• WRITTEN REQUEST: In the passage on FFT units, what units will the analytically calculated PSD from a time-truncated Fourier transform have?

==== DOCUMENT EXTRACT ====

Let's say we record the output of a frequency generator, which we just set to output a signal of the form $$v(t) = V_{\rm{pk}} \cos (2 \pi f_0 t)$$ for some finite amount of time, $T$, and take the FFT of this acquired signal. We might then expect to see something like this: enter image description here

Now as I understand it the FFT is a Linear Amplitude Spectrum (LAS) which will have units of Volts, or, a Power Spectrum (PS) which will have units of Volts-squared, depending on what we choose do with the resultant FFT. But it is clear the FFT can only have units of volts because that is what the units of the time-transient signal are.

Now lets say I want to fit this FFT with some realistic function. This is straight forward as I have the transient signal and I can calculate, analytically a PSD from a time truncated Fourier transform: $$\frac{1}{T}\left|\int_{0}^{T} v(t) e^{-2 \pi j f t} \ {\rm{d}}t \right|^{2}$$ which will be in units of Volts-squared per Hertz ($\rm{V^{2}/Hz}$).

==== MATERIAL ====

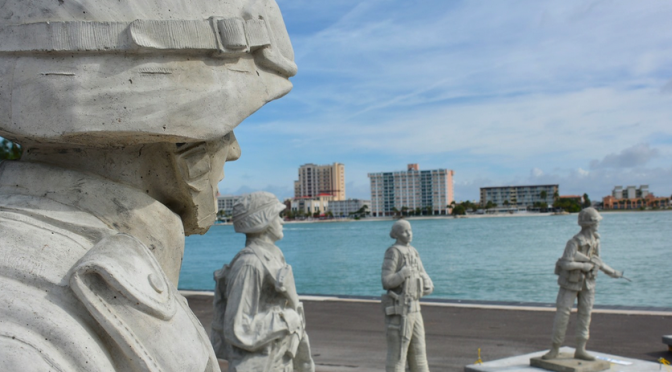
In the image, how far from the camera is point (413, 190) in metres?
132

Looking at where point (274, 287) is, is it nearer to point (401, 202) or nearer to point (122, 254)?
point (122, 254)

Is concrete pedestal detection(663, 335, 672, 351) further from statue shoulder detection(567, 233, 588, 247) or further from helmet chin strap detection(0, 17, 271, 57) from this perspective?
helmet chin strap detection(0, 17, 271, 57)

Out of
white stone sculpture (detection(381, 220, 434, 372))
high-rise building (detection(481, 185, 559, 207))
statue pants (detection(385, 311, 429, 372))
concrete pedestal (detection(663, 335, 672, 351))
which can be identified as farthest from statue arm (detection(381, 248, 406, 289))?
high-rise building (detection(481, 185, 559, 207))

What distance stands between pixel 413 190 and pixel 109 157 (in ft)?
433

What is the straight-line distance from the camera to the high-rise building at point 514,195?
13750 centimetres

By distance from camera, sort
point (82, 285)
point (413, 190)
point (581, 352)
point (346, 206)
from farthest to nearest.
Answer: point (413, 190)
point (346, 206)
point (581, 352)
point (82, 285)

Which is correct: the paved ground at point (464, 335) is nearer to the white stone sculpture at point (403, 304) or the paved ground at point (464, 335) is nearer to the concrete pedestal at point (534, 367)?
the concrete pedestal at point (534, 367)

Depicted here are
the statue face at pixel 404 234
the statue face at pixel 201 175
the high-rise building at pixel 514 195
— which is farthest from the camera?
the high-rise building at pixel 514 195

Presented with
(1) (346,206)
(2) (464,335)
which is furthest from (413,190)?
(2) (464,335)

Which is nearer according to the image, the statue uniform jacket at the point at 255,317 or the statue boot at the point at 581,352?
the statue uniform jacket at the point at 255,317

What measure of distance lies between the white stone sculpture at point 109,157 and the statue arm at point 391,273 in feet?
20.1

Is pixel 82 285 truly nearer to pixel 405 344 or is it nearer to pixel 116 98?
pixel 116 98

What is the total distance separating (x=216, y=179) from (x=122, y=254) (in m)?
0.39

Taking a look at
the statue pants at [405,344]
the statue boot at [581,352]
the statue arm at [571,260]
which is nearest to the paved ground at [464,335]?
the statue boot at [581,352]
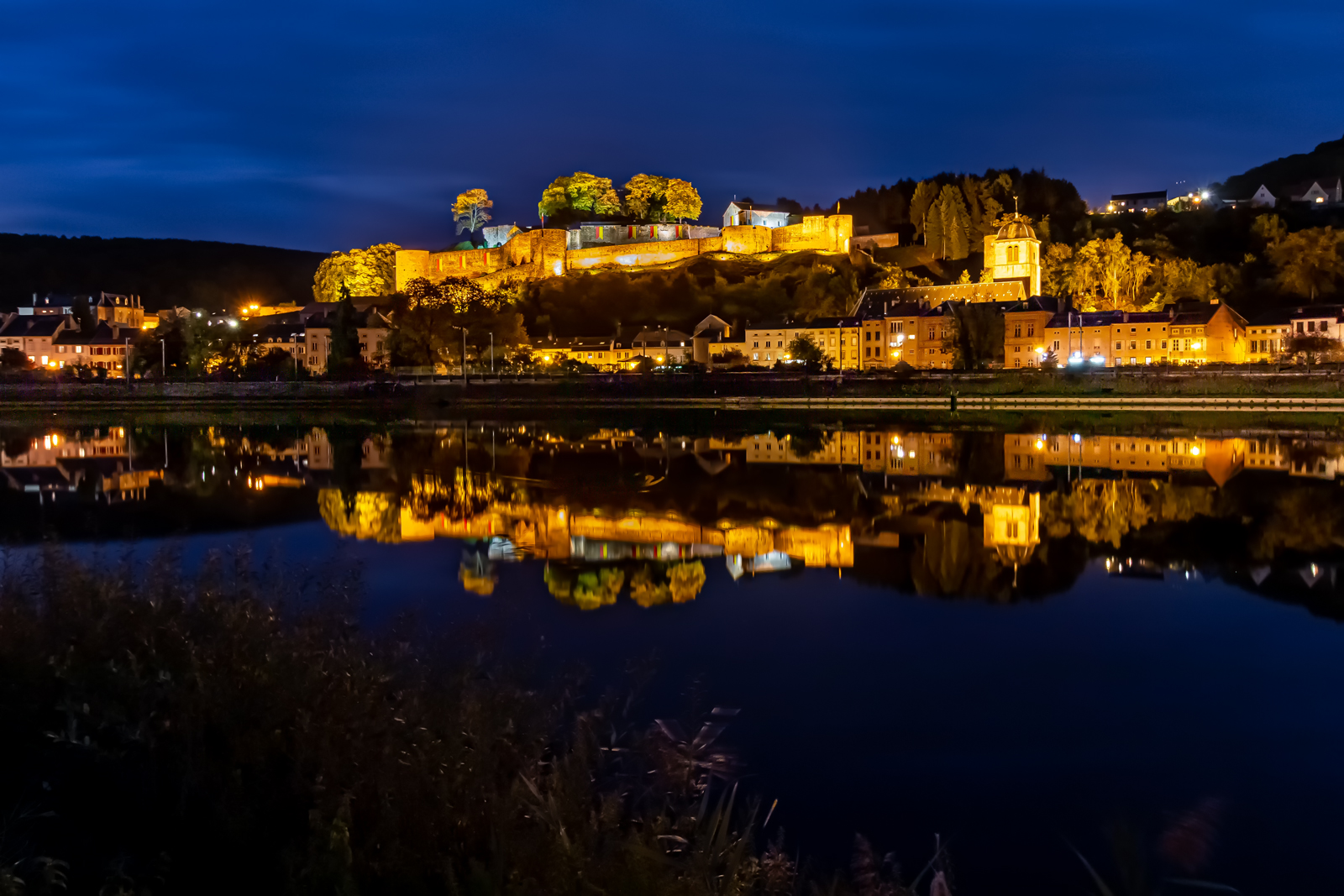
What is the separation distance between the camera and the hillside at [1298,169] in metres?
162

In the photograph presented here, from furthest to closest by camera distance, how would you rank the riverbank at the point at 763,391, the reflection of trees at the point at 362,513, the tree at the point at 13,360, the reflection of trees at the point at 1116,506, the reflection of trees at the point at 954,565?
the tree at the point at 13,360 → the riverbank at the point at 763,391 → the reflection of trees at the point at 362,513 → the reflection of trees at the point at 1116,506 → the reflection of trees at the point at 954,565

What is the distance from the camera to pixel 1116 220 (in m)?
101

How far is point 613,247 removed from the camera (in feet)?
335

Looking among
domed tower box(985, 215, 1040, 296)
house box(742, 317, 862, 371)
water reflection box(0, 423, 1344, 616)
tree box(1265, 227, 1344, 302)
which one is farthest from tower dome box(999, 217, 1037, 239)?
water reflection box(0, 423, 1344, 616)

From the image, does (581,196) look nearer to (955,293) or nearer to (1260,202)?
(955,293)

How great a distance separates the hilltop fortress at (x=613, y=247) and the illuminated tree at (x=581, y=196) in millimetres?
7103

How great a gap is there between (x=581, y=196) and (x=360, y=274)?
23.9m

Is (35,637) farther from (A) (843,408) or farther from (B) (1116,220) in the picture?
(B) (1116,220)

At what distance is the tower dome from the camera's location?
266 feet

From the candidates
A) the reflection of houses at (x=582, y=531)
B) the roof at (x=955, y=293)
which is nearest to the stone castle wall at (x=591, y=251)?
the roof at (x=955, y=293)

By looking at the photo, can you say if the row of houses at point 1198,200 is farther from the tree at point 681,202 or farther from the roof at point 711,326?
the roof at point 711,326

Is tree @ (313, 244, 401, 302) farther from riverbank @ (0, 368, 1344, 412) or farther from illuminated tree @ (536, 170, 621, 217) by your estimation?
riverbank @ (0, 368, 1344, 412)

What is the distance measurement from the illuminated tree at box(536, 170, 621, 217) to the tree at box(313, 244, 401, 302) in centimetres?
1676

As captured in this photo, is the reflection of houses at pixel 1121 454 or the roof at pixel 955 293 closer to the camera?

====
==== MATERIAL ====

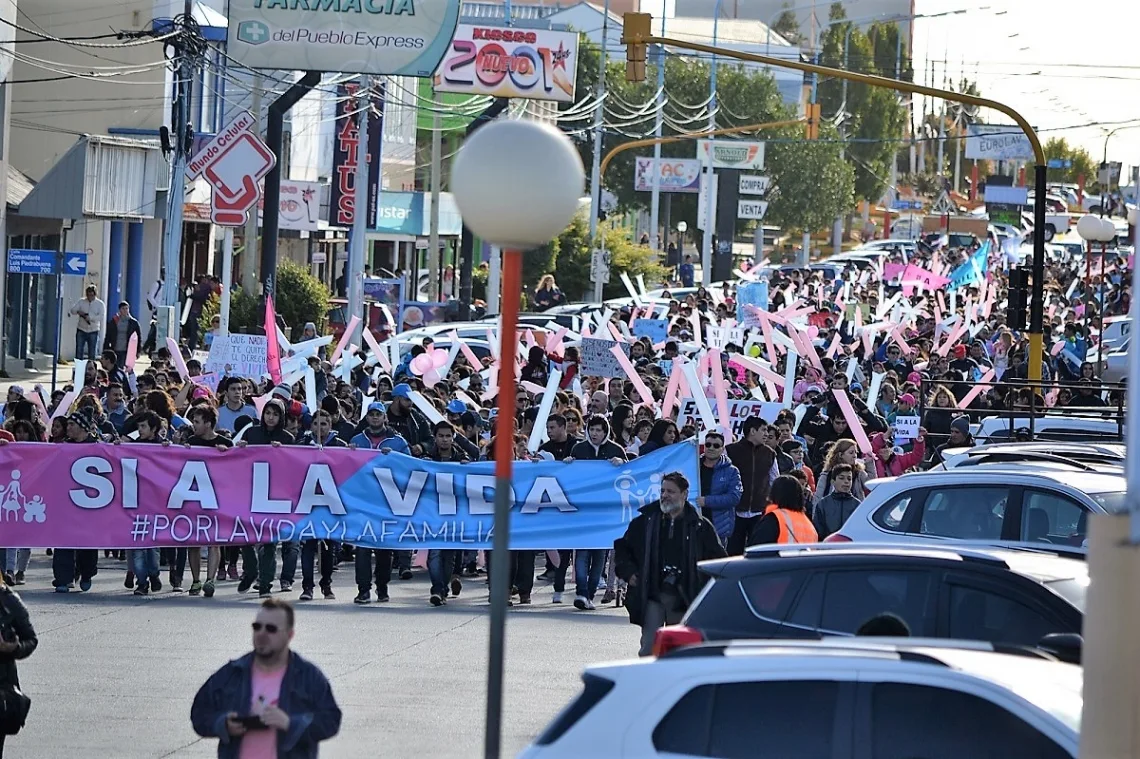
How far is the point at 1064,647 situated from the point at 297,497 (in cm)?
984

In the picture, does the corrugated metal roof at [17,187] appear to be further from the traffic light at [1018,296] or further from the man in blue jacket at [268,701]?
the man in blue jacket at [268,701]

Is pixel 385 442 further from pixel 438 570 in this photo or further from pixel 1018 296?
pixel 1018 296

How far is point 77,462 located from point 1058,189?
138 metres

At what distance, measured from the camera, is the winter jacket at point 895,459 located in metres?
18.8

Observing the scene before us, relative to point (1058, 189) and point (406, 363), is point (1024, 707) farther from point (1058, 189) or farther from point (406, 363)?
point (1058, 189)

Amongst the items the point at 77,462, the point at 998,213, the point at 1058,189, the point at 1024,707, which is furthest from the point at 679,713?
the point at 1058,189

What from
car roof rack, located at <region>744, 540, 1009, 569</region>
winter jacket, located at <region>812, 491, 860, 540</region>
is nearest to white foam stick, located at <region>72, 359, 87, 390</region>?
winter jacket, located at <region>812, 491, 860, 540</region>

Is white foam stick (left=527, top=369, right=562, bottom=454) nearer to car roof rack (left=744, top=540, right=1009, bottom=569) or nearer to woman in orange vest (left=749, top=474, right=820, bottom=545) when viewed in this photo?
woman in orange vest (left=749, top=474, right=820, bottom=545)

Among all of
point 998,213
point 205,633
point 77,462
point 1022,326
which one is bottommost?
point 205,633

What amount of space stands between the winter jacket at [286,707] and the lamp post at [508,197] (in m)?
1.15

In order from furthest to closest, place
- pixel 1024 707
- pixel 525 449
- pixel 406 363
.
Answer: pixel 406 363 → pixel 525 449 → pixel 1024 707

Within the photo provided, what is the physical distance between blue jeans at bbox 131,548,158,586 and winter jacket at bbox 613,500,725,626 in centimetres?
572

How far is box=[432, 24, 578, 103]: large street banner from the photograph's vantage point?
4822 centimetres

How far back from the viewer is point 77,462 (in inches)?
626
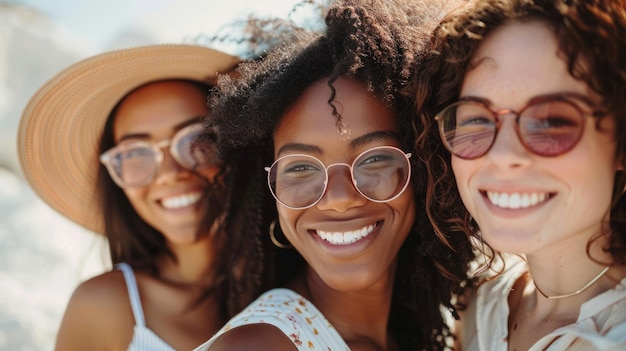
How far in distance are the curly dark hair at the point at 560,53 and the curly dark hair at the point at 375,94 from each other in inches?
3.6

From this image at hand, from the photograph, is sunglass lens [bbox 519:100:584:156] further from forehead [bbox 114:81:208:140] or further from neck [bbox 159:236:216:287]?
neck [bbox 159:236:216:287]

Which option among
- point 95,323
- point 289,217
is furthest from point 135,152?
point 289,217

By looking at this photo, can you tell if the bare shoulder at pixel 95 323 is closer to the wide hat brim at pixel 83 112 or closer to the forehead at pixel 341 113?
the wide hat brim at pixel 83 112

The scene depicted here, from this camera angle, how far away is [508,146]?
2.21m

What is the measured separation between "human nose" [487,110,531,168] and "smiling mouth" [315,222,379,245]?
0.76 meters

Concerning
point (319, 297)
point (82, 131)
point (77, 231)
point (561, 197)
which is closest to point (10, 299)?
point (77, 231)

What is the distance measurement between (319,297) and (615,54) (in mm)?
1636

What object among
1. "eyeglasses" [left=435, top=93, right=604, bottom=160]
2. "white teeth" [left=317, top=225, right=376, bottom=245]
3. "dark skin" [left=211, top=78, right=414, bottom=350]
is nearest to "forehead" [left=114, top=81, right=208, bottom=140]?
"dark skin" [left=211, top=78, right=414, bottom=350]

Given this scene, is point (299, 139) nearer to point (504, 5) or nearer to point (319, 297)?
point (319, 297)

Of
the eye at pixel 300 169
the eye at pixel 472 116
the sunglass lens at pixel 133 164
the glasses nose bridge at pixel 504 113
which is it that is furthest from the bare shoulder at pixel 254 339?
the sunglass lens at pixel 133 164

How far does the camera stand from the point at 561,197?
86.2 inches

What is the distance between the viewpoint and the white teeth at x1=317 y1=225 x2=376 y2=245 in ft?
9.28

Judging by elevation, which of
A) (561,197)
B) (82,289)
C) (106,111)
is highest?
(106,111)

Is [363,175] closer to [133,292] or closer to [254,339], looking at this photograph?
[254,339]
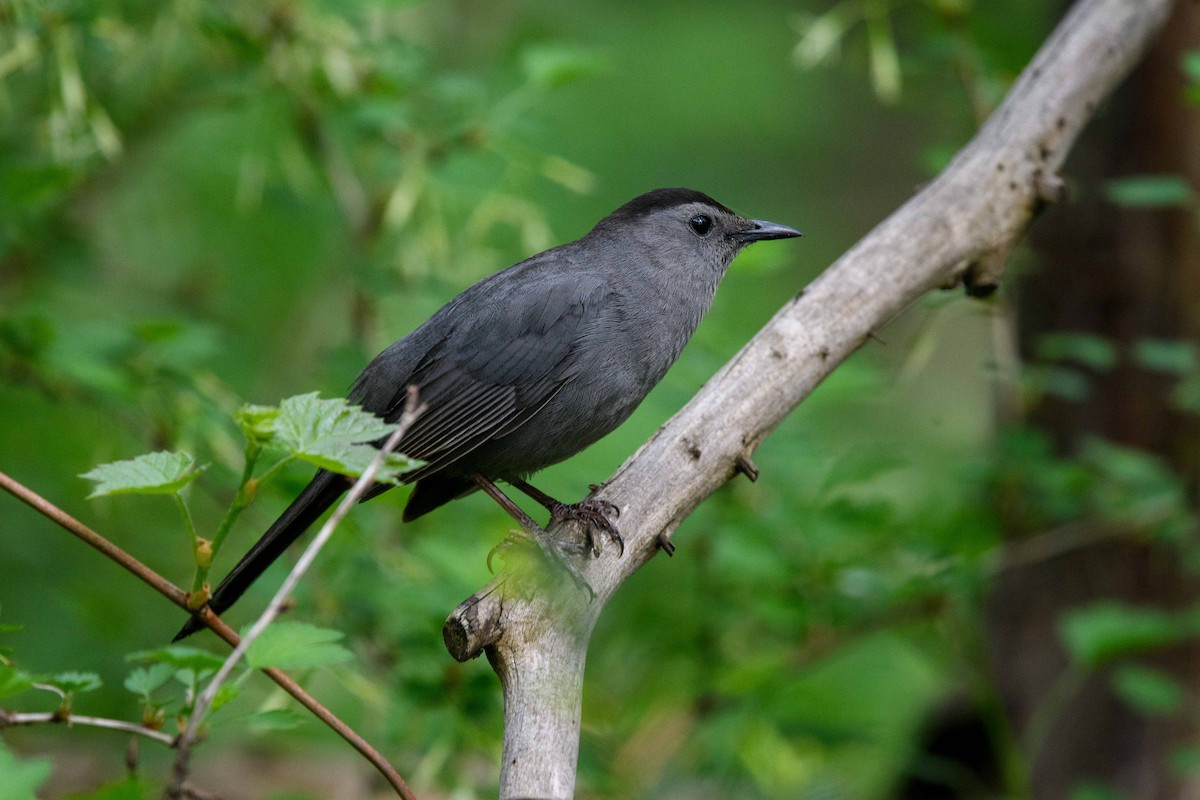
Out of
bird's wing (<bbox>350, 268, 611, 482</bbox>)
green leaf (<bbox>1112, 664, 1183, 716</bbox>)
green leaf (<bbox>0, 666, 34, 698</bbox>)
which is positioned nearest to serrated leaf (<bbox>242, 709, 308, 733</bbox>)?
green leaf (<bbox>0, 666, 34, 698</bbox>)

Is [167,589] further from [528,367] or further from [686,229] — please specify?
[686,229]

====
==== MATERIAL ====

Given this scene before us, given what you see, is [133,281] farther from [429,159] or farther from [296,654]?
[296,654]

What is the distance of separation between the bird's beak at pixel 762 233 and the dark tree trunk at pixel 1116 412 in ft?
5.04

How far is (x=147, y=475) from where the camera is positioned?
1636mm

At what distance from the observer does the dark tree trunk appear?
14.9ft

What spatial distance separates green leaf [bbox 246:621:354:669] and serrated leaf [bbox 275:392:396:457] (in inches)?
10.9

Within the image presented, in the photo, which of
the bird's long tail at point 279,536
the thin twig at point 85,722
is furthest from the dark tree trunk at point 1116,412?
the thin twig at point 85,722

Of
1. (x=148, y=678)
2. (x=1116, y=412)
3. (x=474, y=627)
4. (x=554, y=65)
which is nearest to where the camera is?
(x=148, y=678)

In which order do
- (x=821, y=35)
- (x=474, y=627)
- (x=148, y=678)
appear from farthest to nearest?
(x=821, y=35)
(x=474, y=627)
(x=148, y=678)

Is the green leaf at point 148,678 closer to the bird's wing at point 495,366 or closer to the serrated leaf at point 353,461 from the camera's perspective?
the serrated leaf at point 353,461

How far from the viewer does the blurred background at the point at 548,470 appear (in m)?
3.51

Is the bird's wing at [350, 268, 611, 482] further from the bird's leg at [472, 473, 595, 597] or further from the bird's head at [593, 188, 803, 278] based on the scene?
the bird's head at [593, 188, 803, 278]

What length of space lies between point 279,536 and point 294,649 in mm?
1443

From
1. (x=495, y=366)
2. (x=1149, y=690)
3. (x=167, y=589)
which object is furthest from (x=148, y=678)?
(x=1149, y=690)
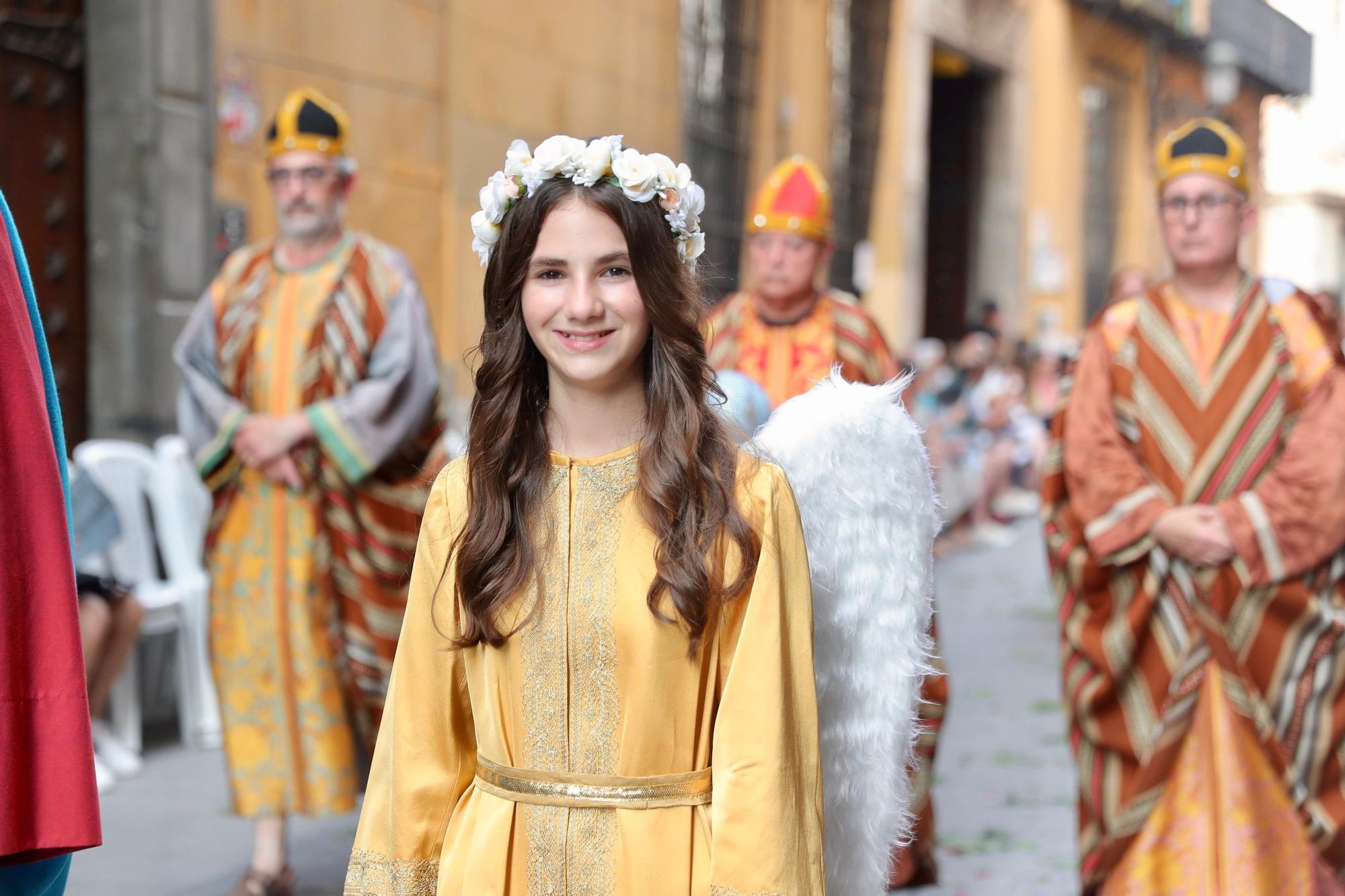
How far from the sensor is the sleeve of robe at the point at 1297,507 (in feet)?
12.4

====

• OUTPUT FOR THIS EXERCISE: Volts-squared per Hertz (V²/Hz)